[[ Data to use, beginning ]]

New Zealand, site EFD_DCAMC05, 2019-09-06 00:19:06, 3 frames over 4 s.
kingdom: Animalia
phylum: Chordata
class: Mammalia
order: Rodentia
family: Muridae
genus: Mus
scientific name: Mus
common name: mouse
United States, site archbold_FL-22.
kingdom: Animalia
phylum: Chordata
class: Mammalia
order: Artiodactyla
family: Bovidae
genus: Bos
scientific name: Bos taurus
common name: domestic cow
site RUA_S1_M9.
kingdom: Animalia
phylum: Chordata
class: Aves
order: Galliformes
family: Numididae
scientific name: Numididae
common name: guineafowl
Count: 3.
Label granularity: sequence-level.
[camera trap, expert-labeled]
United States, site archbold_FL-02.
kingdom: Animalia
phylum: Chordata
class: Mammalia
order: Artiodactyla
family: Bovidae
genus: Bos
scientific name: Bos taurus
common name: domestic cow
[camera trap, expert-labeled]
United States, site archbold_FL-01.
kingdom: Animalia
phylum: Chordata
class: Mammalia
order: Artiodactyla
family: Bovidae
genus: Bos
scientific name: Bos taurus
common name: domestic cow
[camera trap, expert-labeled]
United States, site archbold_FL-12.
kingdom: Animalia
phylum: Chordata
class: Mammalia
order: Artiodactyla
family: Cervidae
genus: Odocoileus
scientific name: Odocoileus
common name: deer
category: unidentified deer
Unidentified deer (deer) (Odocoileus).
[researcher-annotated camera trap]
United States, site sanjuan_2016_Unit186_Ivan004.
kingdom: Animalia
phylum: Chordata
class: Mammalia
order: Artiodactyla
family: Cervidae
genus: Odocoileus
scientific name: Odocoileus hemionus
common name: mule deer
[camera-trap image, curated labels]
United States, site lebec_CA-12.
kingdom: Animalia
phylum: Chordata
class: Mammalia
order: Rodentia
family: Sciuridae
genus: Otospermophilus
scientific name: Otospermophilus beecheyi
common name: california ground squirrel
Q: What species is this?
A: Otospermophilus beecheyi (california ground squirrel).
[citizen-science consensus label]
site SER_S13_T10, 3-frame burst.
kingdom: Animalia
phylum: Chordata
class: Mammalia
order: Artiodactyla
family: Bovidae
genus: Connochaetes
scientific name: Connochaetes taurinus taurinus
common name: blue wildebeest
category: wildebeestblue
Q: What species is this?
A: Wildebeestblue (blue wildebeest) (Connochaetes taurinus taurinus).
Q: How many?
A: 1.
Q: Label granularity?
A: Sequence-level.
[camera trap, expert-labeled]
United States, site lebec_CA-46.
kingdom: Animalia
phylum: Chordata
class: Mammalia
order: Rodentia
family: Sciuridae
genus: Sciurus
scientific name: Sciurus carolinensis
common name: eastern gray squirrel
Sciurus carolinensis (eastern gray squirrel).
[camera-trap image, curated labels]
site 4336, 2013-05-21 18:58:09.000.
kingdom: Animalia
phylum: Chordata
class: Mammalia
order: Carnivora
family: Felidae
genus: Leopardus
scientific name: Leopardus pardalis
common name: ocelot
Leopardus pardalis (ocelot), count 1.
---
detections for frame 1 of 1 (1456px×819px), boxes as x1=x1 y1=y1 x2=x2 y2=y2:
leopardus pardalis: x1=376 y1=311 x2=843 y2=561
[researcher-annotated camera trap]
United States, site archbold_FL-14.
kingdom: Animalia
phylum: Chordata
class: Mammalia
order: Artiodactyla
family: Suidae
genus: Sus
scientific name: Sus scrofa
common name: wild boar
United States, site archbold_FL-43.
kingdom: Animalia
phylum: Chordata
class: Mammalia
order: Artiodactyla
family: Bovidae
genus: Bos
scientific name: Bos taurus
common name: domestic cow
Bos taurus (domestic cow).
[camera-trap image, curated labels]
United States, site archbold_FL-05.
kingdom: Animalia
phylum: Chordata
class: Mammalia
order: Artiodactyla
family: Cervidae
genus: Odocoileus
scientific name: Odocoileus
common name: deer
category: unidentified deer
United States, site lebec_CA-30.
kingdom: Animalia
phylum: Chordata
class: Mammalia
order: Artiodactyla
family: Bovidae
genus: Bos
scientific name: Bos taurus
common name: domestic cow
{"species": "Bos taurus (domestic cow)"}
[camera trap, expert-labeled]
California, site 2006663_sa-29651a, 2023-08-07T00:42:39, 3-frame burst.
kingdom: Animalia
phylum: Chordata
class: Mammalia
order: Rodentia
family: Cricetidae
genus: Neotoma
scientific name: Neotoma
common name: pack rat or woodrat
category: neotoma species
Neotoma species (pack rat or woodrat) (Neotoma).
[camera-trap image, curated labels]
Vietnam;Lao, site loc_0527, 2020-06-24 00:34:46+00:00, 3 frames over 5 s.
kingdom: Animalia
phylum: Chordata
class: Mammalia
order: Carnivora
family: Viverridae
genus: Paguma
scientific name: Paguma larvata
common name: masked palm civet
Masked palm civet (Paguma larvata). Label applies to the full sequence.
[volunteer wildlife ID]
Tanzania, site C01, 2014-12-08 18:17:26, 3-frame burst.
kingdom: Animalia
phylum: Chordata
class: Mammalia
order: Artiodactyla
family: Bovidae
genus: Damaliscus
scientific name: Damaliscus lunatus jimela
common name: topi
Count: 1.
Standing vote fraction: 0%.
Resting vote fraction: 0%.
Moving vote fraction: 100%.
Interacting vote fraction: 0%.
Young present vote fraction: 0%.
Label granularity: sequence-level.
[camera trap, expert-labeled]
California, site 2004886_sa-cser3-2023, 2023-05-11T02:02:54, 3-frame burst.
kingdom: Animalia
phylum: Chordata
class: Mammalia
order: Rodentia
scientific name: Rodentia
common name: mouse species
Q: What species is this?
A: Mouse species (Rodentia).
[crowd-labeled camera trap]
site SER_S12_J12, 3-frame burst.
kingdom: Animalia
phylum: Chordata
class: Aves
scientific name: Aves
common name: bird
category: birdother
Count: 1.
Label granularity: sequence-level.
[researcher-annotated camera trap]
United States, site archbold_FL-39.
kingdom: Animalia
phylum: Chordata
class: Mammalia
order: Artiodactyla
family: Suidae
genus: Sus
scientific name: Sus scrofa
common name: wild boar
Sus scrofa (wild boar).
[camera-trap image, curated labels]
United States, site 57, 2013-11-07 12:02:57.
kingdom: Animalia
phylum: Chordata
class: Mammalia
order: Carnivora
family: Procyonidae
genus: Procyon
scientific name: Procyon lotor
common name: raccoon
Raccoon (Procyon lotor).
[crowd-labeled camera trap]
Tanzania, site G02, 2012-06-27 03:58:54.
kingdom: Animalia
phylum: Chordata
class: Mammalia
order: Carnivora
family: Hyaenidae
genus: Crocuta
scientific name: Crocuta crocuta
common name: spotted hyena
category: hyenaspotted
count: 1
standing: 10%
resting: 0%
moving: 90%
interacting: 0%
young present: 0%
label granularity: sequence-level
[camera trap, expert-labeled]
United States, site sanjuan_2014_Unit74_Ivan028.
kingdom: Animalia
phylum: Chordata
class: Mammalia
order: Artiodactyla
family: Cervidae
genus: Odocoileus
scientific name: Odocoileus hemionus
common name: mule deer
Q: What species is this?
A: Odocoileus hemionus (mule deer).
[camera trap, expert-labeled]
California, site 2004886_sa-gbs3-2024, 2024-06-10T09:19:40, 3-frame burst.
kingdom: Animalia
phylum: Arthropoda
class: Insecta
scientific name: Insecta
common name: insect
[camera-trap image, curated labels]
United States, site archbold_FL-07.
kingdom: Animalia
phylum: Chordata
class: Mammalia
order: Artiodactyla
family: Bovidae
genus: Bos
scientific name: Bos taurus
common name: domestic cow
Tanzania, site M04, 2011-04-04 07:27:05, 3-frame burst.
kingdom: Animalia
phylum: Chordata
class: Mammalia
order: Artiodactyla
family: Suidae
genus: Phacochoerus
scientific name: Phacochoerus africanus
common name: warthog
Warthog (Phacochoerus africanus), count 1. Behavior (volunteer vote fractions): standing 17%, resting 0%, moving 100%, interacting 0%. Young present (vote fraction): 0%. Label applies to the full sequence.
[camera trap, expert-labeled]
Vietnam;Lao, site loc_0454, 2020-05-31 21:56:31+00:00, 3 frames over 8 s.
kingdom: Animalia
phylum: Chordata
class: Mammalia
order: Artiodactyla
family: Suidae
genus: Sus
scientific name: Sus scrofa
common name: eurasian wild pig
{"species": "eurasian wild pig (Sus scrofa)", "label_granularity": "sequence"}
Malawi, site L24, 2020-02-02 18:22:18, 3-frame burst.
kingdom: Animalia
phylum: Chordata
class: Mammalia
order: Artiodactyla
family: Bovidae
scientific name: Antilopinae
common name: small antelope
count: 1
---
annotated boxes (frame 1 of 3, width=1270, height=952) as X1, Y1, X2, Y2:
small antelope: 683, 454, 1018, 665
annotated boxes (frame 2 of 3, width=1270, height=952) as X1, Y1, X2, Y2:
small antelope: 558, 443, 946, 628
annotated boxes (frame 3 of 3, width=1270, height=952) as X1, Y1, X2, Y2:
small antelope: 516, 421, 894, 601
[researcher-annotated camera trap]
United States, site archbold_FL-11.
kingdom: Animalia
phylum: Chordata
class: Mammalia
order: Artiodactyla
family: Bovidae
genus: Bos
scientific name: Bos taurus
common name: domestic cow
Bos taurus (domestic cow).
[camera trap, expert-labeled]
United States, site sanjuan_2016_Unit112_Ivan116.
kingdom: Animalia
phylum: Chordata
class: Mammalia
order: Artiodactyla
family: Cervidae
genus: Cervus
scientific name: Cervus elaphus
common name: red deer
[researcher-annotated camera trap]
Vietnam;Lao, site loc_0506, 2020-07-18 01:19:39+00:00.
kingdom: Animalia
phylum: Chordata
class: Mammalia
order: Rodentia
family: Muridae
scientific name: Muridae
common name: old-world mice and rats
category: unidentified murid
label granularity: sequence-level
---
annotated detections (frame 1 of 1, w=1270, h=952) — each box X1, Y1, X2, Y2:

[[ Data to use, end ]]

◆ **Work order**
The response should hold exactly the lines starting at the line with "common name: ocelot" and ending at the line with "genus: Neotoma", and no other line of the material above.

◆ **Output of the task**
common name: ocelot
Leopardus pardalis (ocelot), count 1.
---
detections for frame 1 of 1 (1456px×819px), boxes as x1=x1 y1=y1 x2=x2 y2=y2:
leopardus pardalis: x1=376 y1=311 x2=843 y2=561
[researcher-annotated camera trap]
United States, site archbold_FL-14.
kingdom: Animalia
phylum: Chordata
class: Mammalia
order: Artiodactyla
family: Suidae
genus: Sus
scientific name: Sus scrofa
common name: wild boar
United States, site archbold_FL-43.
kingdom: Animalia
phylum: Chordata
class: Mammalia
order: Artiodactyla
family: Bovidae
genus: Bos
scientific name: Bos taurus
common name: domestic cow
Bos taurus (domestic cow).
[camera-trap image, curated labels]
United States, site archbold_FL-05.
kingdom: Animalia
phylum: Chordata
class: Mammalia
order: Artiodactyla
family: Cervidae
genus: Odocoileus
scientific name: Odocoileus
common name: deer
category: unidentified deer
United States, site lebec_CA-30.
kingdom: Animalia
phylum: Chordata
class: Mammalia
order: Artiodactyla
family: Bovidae
genus: Bos
scientific name: Bos taurus
common name: domestic cow
{"species": "Bos taurus (domestic cow)"}
[camera trap, expert-labeled]
California, site 2006663_sa-29651a, 2023-08-07T00:42:39, 3-frame burst.
kingdom: Animalia
phylum: Chordata
class: Mammalia
order: Rodentia
family: Cricetidae
genus: Neotoma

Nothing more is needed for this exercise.